Sebti’s laboratory at Massey, one of only two NCI-designated cancer centers in Virginia, is dedicated to research in cancer biology and therapeutic interventions. Through innovative collaborations and cutting-edge technology, the lab strives to unravel the complexities of cancer and develop novel strategies for effective treatment of the disease.
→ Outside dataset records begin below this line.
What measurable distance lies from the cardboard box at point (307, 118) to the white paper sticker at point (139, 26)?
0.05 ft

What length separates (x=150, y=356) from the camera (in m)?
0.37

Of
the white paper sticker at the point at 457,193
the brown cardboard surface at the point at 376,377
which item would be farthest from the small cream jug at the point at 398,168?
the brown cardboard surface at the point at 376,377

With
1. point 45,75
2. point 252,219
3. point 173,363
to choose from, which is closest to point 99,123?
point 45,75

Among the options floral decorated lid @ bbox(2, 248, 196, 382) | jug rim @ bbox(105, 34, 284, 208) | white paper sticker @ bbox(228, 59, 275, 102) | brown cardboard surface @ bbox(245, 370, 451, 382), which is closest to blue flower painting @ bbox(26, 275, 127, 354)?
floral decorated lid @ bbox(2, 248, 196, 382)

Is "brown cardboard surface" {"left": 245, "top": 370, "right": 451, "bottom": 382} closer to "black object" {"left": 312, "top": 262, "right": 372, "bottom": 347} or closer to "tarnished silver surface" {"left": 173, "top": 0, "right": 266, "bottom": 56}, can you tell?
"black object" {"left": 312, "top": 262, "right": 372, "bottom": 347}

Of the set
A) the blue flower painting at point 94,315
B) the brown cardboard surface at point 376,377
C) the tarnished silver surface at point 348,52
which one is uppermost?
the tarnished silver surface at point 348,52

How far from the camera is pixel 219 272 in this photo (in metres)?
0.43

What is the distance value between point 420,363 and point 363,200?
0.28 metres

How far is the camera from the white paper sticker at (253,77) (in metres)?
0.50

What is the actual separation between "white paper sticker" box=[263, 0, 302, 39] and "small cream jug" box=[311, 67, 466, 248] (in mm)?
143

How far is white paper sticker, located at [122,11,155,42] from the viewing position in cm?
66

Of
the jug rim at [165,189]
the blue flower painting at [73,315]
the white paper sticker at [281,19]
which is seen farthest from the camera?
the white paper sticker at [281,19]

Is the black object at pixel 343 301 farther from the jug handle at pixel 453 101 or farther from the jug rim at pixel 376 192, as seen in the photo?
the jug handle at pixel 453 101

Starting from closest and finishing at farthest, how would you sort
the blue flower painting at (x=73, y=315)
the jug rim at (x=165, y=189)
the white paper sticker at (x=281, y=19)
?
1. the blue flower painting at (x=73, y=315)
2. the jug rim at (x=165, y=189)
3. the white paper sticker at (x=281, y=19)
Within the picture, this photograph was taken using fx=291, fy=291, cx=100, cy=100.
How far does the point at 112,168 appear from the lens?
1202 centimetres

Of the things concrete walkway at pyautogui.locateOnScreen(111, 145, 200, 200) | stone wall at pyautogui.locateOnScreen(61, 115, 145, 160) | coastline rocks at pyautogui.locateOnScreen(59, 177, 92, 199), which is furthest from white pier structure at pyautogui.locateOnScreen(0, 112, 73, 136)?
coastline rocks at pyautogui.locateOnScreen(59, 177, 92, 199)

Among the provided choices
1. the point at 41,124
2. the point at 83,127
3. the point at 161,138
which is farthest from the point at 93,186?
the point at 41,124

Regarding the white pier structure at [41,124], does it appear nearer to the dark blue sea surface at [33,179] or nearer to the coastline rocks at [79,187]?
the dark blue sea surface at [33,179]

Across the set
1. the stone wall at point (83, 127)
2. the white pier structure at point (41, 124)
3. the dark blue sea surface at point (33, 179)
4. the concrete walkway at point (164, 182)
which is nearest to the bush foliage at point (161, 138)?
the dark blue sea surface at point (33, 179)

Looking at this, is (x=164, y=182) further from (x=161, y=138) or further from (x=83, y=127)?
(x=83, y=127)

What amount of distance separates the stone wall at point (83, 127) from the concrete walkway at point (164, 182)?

Reference: “Discovery of KRB-456, a KRAS G12D Switch-I/II Allosteric Pocket Binder That Inhibits the Growth of Pancreatic Cancer Patient-derived Tumors” by Aslamuzzaman Kazi, Alok Ranjan, Vasantha Kumar M.V., Bogos Agianian, Martin Garcia Chavez, Vignesh Vudatha, Rui Wang, Rajanikanth Vangipurapu, Liwei Chen, Perry Kennedy, Karthikeyan Subramanian, Jonathan C.K. Quirke, Francisca Beato, Patrick W. Underwood, Jason B. Fleming, Jose Trevino, Paul J. Hergenrother, Evripidis Gavathiotis and Said M. Sebti, 28 December 2023, Cancer Research Communications.
DOI: 10.1158/2767-9764.CRC-23-0222

Collaborators on this study include Aslamuzzaman Kazi, Ph.D., Alok Ranjan, Karthikeyan Subramanian, Vignesh Vudatha, M.D., and Rui Wang, Ph.D., of Massey and the VCU School of Medicine; Jose Trevino, M.D., surgeon-in-chief at Massey and formerly of the University of Florida; Evripidis Gavathiotis, Ph.D., Bogos Agianian, Ph.D., and Vasantha Kumar M.V. of the Albert Einstein College of Medicine; Paul J. Hergenrother, Ph.D, Martin Garcia Chavez, Ph.D., and Jonathan C.K. Quirke of the University of Illinois Urbana-Champaign; Francisca Beato, Liwei Chen Ph.D., Jason Fleming, M.D., Perry Kennedy, Ph.D., and Rajanikanth Vangipurapu, Ph.D., of Moffitt Cancer Center; and Patrick Underwood of the University of Florida.

The study was funded by the National Institutes of Health.